**YOUR INSTRUCTIONS**
Where a picture occurs in the data, omit it, and copy all remaining data exactly.

[Opening SUPPLIED MATERIAL section]

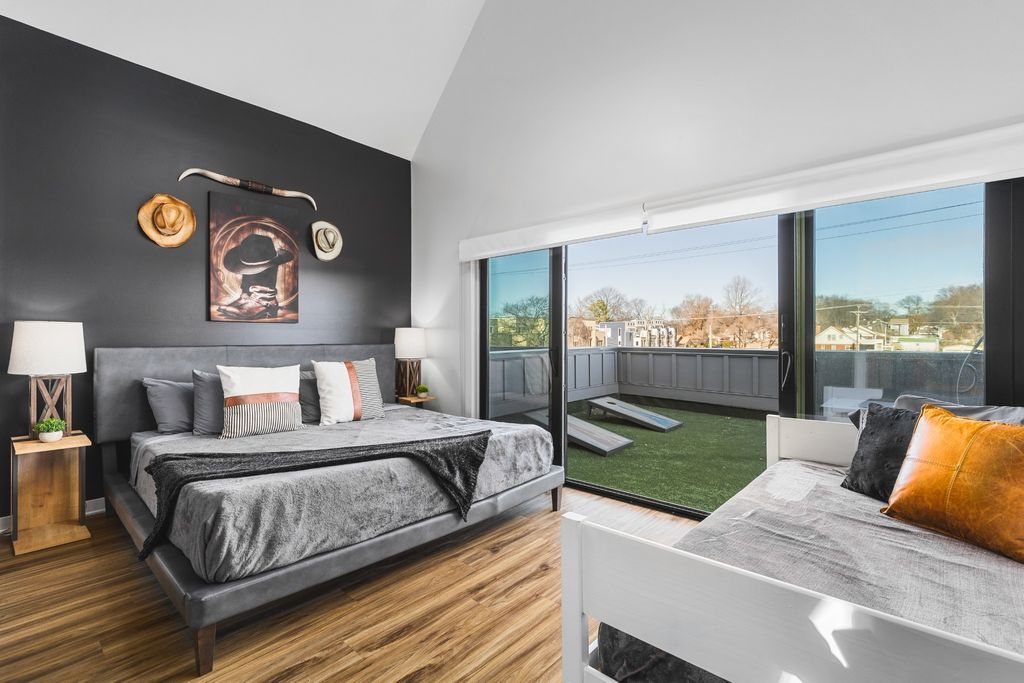 738 Douglas Ave 4, Nashville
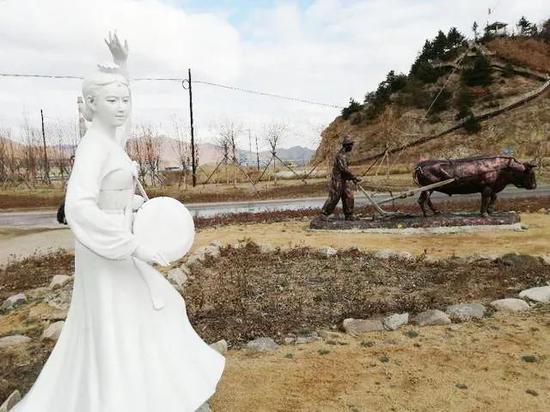 水南村朝鲜族风情雕塑。新华社记者张建摄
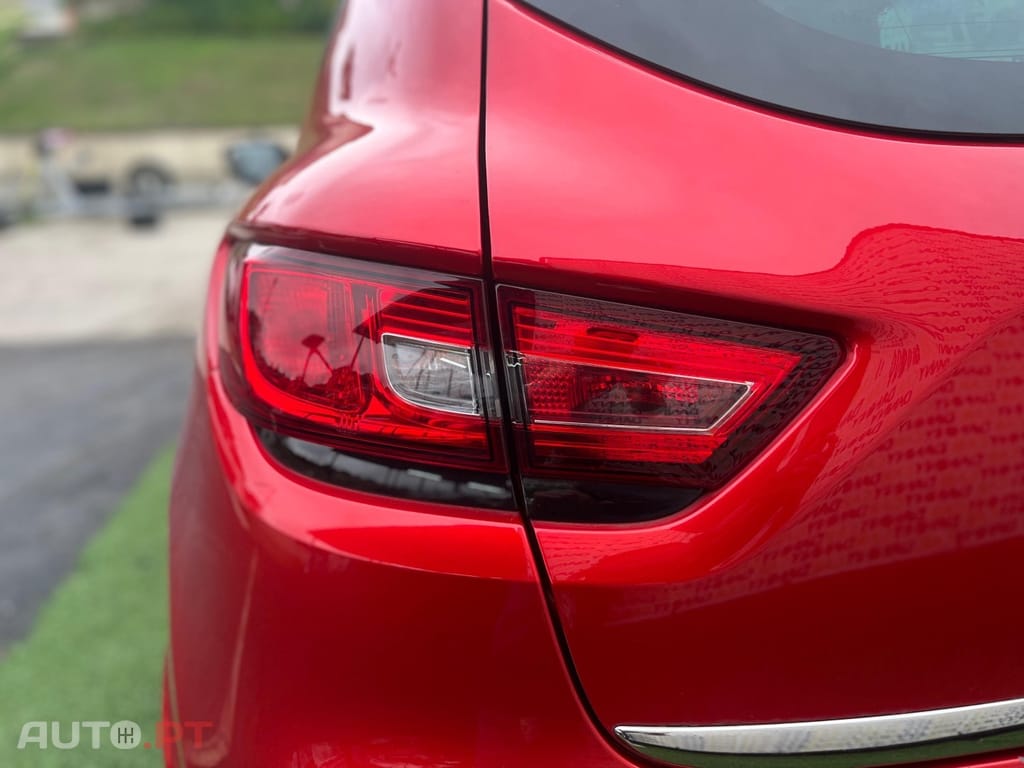 Renault Clio (Energy) TCe 90 Start & Stop LIMITED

[Closing SUPPLIED MATERIAL section]

**EXERCISE SOLUTION**
 738 Douglas Ave 4, Nashville
 水南村朝鲜族风情雕塑。新华社记者张建摄
 Renault Clio (Energy) TCe 90 Start & Stop LIMITED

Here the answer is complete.